LPS Challenge 2. Repeated exposure to the same pathogen or pathogen-associated 

molecule  can alter the immune system through innate training, resulting in the host having either 

a heighted or a suppressed innate immune  response (Byrne et al., 2020). BCP treatment 

administration ended 2 weeks after the initial LPS challenge and 2 weeks prior to the second LPS 

challenge, to evaluate whether BCP supplementation influenced trained immunity. The 2 weeks 

prior to the second LPS challenge was to allow for BCP to leave the guy/body, however since we 

didn’t collect adipose samples there is a possibility  that BCP may be stored in adipocytes.  

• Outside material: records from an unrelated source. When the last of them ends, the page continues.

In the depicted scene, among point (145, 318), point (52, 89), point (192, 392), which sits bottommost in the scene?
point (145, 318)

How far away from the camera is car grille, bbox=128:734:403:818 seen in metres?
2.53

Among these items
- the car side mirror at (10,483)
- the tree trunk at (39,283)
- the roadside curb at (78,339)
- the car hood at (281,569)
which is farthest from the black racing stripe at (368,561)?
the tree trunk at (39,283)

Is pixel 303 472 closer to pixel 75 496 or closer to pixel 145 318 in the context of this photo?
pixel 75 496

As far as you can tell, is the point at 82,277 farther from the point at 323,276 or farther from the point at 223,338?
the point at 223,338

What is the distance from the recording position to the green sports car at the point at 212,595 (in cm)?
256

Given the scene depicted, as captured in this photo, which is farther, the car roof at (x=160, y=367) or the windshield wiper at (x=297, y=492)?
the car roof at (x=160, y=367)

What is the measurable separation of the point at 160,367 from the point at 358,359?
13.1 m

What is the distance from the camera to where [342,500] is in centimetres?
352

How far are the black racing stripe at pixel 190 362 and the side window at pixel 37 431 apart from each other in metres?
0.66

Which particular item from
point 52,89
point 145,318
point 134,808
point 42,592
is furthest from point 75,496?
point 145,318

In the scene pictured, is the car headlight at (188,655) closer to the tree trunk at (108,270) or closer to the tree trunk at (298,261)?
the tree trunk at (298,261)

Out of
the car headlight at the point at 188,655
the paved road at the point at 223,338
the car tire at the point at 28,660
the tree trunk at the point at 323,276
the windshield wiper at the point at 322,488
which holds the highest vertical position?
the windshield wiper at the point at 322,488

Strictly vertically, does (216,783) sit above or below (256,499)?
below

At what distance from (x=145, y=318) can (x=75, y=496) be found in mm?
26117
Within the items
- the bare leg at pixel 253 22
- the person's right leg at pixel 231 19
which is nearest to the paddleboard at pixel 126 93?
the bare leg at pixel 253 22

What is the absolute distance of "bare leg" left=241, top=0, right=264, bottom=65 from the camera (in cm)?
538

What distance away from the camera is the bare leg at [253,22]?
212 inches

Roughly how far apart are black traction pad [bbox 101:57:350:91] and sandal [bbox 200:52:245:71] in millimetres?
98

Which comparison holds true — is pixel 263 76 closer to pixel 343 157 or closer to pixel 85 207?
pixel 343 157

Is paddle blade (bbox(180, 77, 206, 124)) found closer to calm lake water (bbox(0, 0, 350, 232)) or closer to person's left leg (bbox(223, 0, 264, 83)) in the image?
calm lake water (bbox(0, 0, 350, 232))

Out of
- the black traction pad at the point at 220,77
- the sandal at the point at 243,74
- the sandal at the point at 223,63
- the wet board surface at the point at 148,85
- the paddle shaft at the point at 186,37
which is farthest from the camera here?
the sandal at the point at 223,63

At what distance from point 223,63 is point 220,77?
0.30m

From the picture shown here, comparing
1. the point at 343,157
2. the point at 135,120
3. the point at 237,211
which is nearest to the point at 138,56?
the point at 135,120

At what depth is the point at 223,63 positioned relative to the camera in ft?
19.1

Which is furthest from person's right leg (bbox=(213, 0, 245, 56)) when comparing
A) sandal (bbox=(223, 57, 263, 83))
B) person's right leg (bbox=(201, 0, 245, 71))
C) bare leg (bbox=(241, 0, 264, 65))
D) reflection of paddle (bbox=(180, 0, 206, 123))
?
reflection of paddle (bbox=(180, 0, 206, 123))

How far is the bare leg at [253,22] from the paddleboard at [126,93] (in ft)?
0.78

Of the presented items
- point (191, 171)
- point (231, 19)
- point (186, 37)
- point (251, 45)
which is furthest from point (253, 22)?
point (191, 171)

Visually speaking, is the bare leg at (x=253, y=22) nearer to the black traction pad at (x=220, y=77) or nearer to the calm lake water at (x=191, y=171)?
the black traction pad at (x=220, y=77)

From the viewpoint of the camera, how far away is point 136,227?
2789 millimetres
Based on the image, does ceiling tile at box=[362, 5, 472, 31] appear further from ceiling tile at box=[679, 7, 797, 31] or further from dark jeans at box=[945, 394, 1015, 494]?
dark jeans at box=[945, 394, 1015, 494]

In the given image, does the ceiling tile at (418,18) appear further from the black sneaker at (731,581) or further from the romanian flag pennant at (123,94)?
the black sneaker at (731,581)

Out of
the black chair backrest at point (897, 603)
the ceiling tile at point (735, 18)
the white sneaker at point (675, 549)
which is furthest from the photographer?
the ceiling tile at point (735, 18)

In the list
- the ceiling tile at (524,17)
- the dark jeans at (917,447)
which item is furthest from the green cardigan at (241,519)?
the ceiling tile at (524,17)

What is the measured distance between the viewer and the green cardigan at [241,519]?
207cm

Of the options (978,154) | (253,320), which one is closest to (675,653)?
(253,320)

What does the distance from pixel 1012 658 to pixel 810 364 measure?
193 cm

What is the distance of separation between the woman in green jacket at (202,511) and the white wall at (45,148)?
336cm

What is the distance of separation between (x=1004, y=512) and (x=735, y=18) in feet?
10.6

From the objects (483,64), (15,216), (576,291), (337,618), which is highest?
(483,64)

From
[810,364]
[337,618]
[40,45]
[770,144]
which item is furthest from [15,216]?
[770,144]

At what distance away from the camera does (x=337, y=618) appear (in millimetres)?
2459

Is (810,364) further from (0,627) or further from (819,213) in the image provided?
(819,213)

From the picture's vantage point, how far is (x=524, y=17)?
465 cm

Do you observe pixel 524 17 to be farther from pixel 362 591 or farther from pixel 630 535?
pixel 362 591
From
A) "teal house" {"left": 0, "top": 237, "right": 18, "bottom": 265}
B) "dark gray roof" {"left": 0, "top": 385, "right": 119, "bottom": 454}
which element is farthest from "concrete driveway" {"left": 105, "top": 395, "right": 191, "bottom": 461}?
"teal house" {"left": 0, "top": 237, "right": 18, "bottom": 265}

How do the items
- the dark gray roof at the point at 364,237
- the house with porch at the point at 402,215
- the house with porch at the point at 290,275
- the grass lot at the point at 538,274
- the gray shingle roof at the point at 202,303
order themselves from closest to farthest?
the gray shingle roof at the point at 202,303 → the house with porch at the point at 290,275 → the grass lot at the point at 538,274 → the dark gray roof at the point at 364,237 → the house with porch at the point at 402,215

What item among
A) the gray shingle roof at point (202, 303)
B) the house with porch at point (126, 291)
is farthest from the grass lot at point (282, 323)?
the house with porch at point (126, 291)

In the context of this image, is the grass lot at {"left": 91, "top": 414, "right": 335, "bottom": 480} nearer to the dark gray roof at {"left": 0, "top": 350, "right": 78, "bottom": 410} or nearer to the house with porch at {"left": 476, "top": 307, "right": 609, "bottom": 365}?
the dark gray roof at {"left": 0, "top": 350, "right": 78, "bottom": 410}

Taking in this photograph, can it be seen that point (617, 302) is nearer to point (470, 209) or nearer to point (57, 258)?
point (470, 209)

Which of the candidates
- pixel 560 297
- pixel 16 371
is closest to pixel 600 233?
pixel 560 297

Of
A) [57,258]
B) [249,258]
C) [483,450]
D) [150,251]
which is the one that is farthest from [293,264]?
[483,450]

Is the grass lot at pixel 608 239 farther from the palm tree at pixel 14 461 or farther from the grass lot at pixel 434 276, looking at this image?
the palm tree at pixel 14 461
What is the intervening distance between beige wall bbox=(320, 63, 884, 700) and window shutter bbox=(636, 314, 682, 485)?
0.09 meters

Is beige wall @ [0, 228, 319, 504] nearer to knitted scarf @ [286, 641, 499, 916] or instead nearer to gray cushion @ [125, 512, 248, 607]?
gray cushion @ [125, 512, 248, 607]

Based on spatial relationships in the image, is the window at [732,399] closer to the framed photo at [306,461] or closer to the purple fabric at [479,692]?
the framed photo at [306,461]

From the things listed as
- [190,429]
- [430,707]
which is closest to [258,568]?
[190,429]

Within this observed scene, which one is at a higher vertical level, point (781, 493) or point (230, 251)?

In accordance with our hypothesis, BCP treatment appeared to have an effect on response 

to repeated LPS challenge. BCP supplementation resulted in a significantly greater quarter-level 

SCS score 16 hours after the second LPS challenge (Figure 4); there was no significant effect at 

any other time point. This  could be due to increased sensitivity after the first LPS challenge 

(Byrne et al., 2020), but more work needs to be conducted into nutritional impacts on innate 

training to explain this response.  After the second LPS challenge no treatment effects were 

observed for plasma glucose, insulin, haptoglobin, BHB, or LBP (Table 3). BCP 

supplementation has not been previously studied in cattle, so while the lack of difference in DMI 

and BW changes are supported by murine models, further research needs to be conducted to 

elucidate BCP effects on performance responses in dairy cattle.  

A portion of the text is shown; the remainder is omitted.